To overcome this challenge, engineers can use composite images to optimize for the best pixels across a collection of images. Google Maps employs composite imagery to remove clouds and create representations of the globe that are evenly lit by the sun.
The problem with combining dozens of satellite captures of the entire earth is that it’s incredibly computationally intensive. This is where Descartes Labs’s processing engine comes into play to convert into composites the petabytes of geospatial data it has.
Raw pixels collected, which include clouds, shadows and haze
Same image atmospherically corrected with clouds and shadows removed
Composite of best pixels from 24 processed images
In the images above, you can contrast the low quality of an initial capture with the high quality of a composite — the latter being far better for feeding into deep learning models. To get from start to finish, Descartes used mathematical techniques to convert the light in the first image to a certain base level before masking out clouds. After finishing that basic cleaning, the team then had to formally create the composite.
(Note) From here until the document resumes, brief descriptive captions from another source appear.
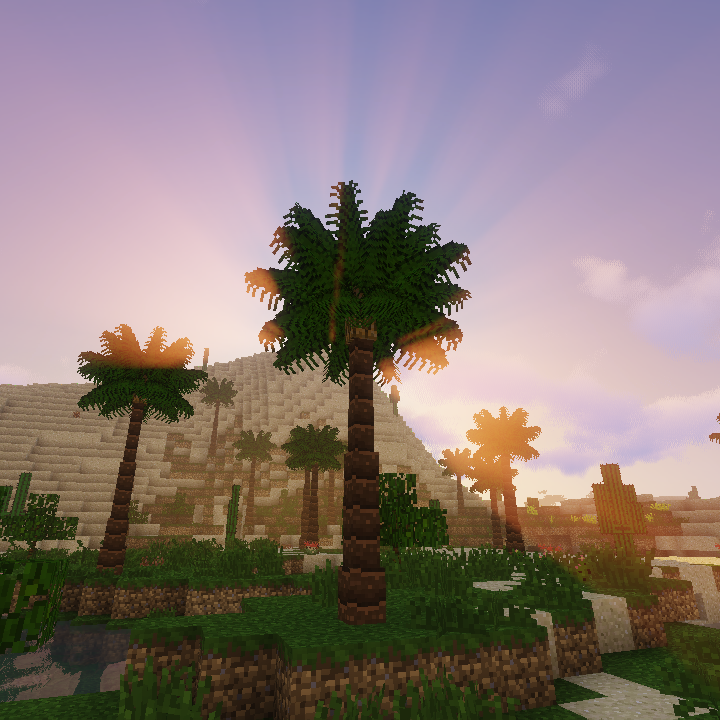 Overview Dynamic Trees Biomes O Plenty Compat Mods Projects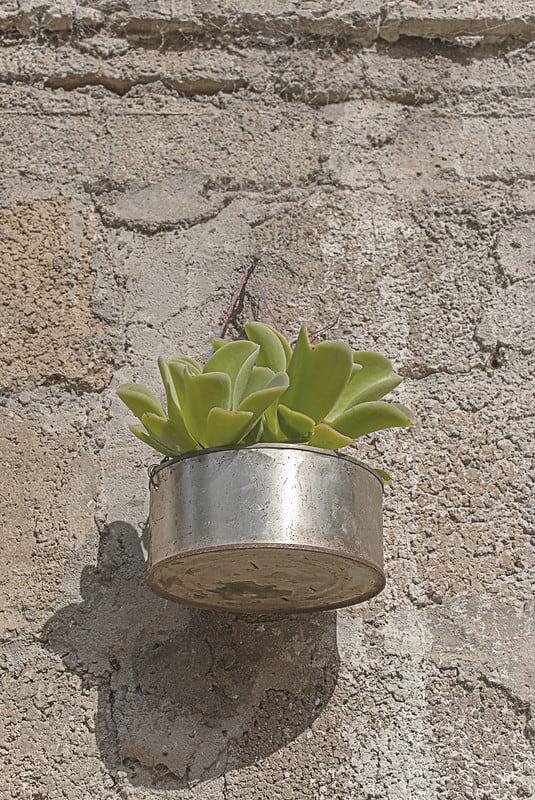 5 Tin Can Planter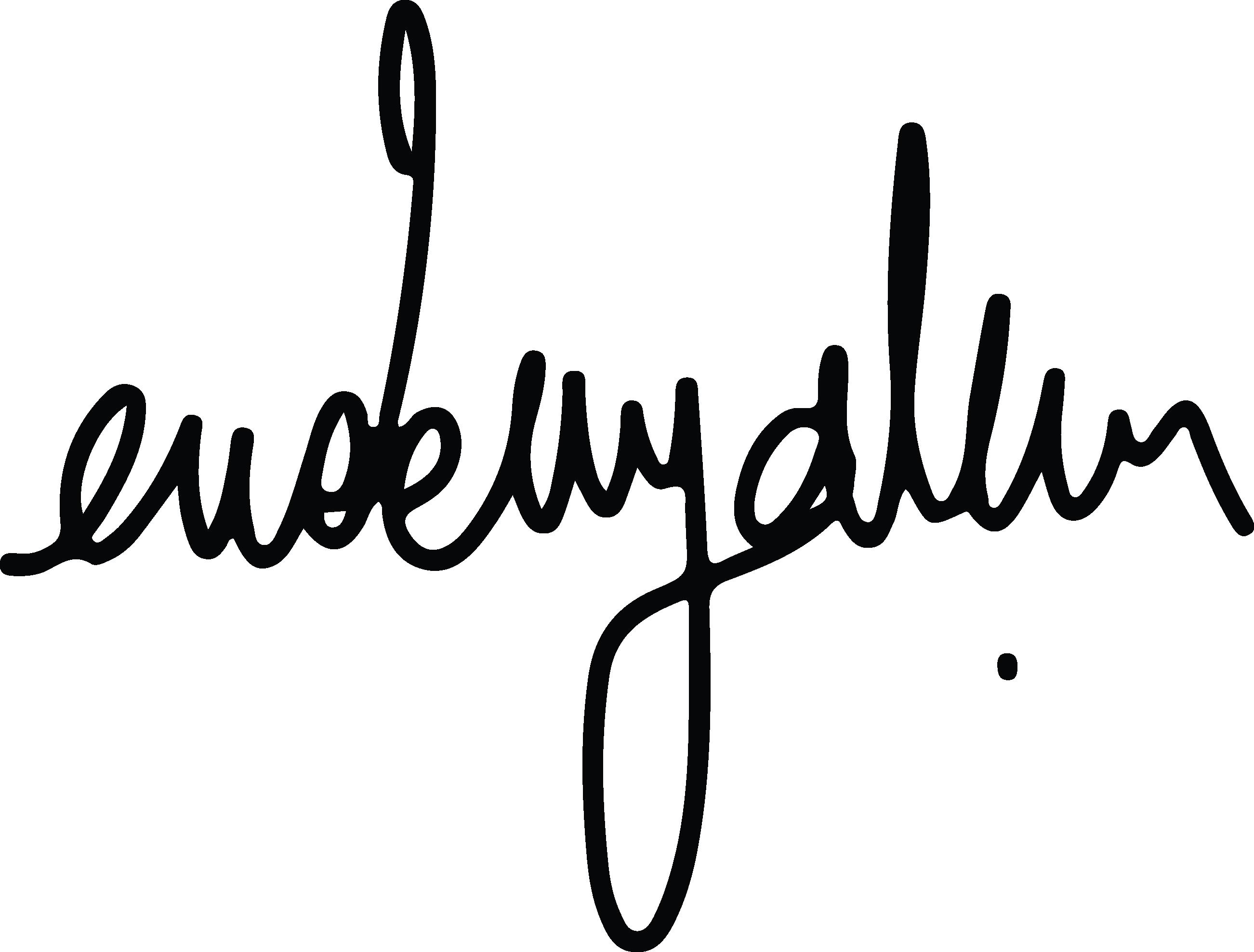 Erdem yalçın Signature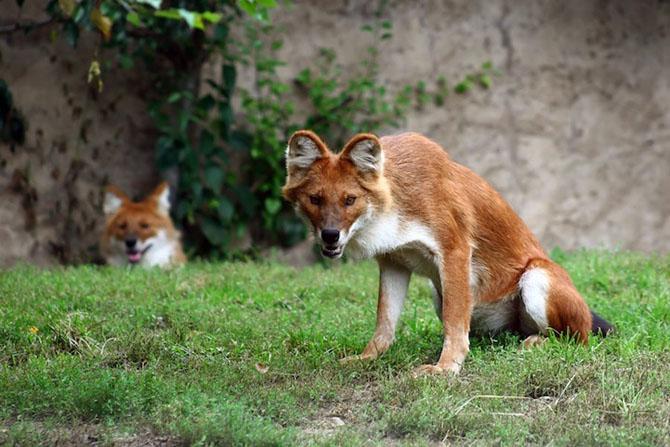 Животные, о существовании которых вы и не знали
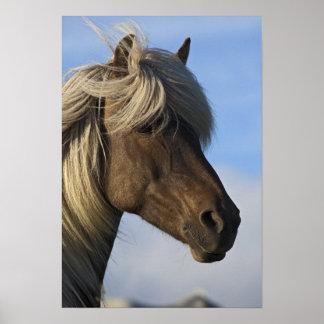 Cabeza del caballo islandés, Islandia Póster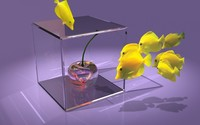 Fish around the glass cherry wallpaper 1920x1200 jpg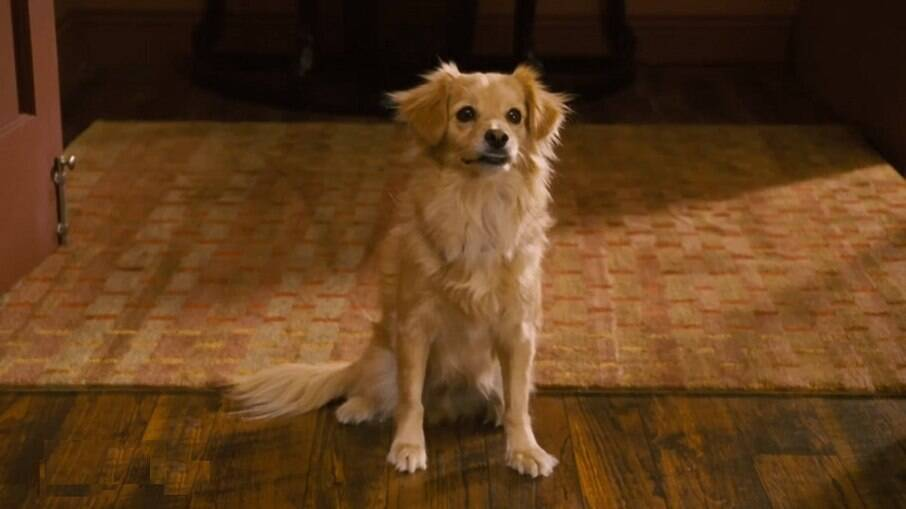 Cão da raça Kokoni no filme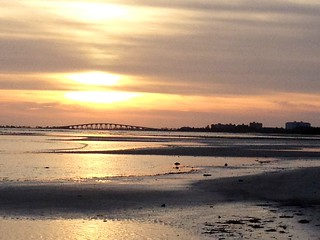 Causeway bridge from Bunche Beach | by Erin *~*~*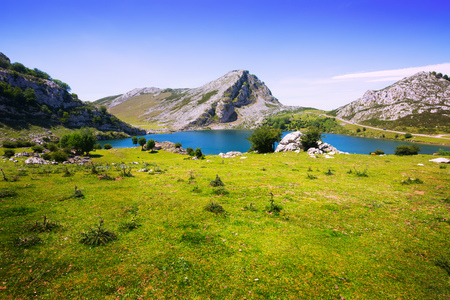 landscape with lake and pasture. Lake Enol,  Asturias, Spain Stock Photo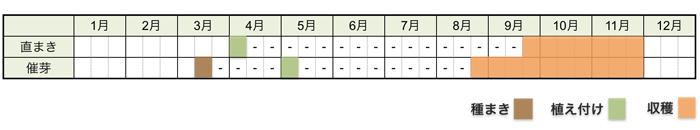サトイモ(里芋)の栽培時期・栽培スケジュール
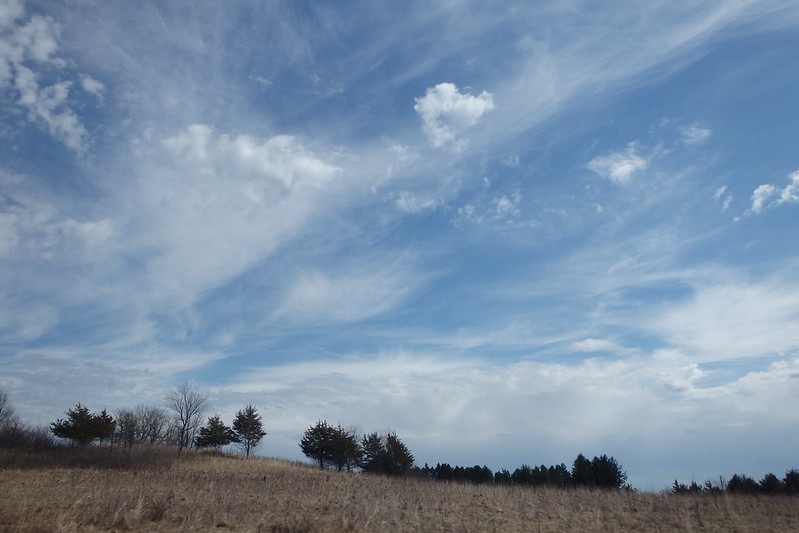 wispy clouds in a bright blue sky, with a short foreground of grasses and trees in the distance
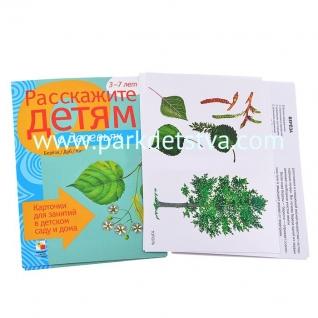 Расскажите детям о деревьях Карточки для занятий в детском саду и дома Мозаика-синтез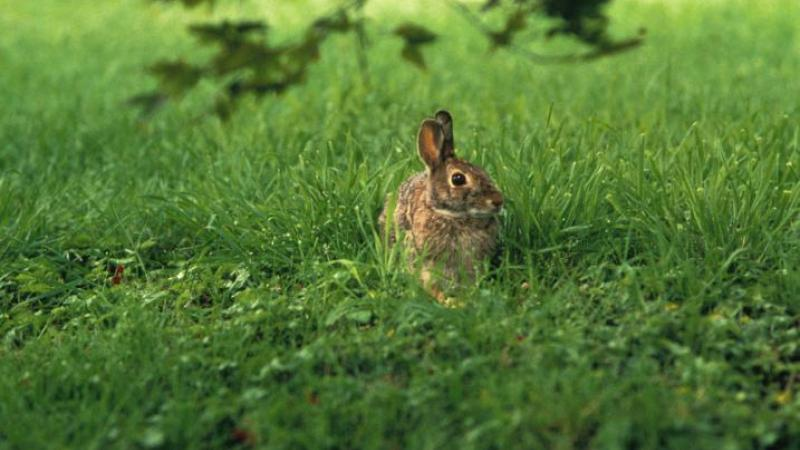 Eastern Cottontail Rabbit in Field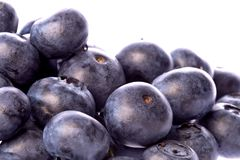 Blueberries Isolated Stock Photos
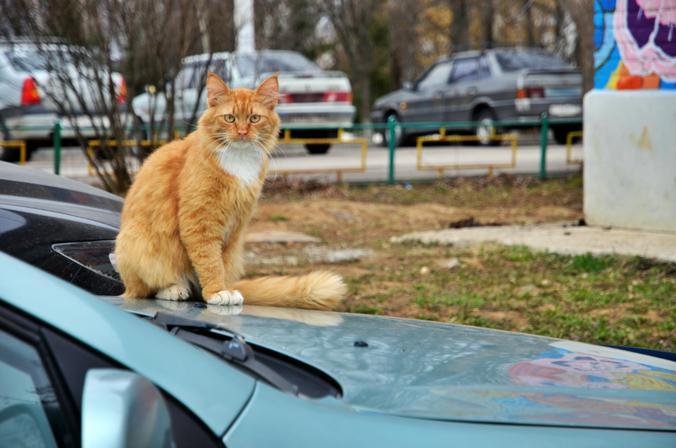 Парковочную разметку обновят к весне в Новофедоровском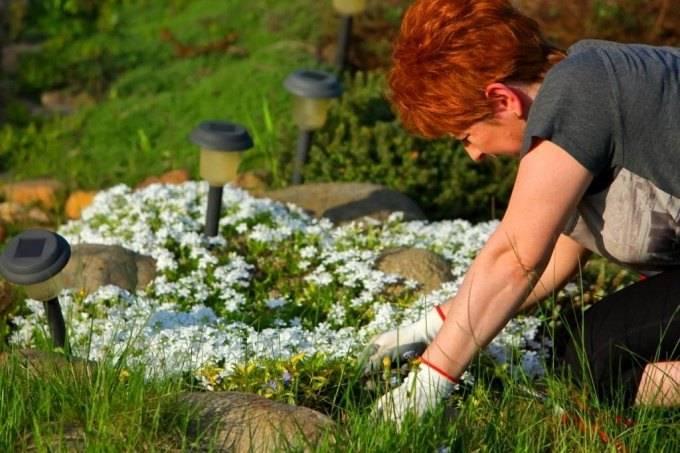 Применение луковой шелухи для огорода или сада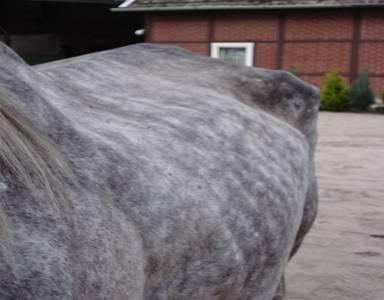 Pferdeerfahrungen mit Haaranalysen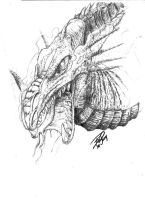 Dragon head sketch by ARMORMAN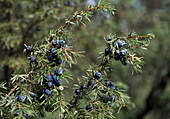 Juniperus communis with blue-black berries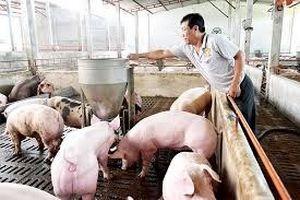 Chăn nuôi Mitraco ghi nhận doanh thu quí III tăng trưởng mạnh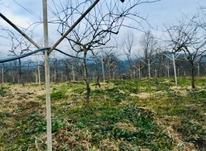 فروش زمین باغ میوه 15000 متر در پستک در شیپور-عکس کوچک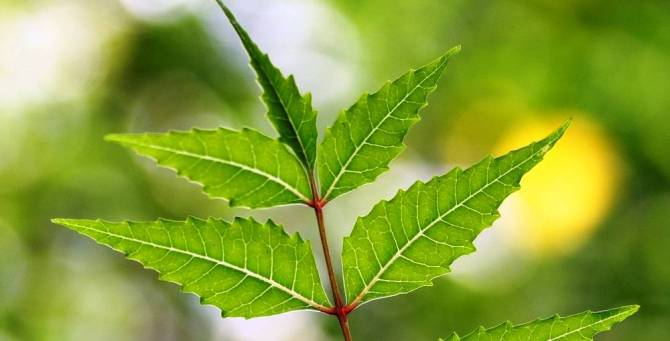 Nature's gift to mankind – Neem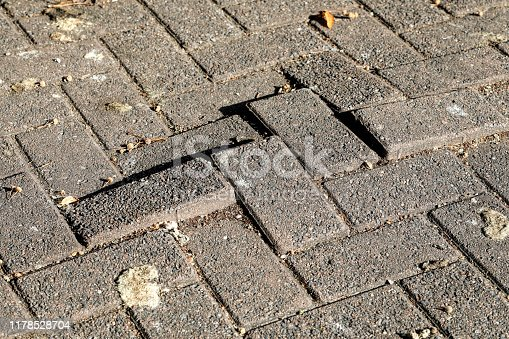 Stone pavers, the oblong brick blocks that make up some paved surfaces, are easily disturbed by tree roots to form a hazardous uneven surface. This kind of movement is sometimes called heaving.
Descartes turned the problem into a massive parallel compute job.
The result? The first-ever composites created using images captured by the Sentinel-1 and 2A satellites. Descartes grouped these composites with a third made from images captured by the LandSat 8 to create an online tool for exploring traditional imagery alongside unique Synthetic Aperture Radar (SAR) and red-edge imagery. Descartes uses a variety of satellite bands to monitor vegetation and other changes happening on the earth’s surface.
One major shortcoming of composite images is that they’re hard to contrast against each other over short time intervals. Because multiple captures have to be combined, they can really only be used for comparison across months or quarters. This still has value, particularly when thinking about the financial world’s reliance on the quarter system, but it makes it hard to use for week-to-week agricultural predictions.
Descartes is limiting the group with access to the underlying infrastructure for the time being. But anyone can spend time this afternoon examining the Sentinel and LandSat composites the team created.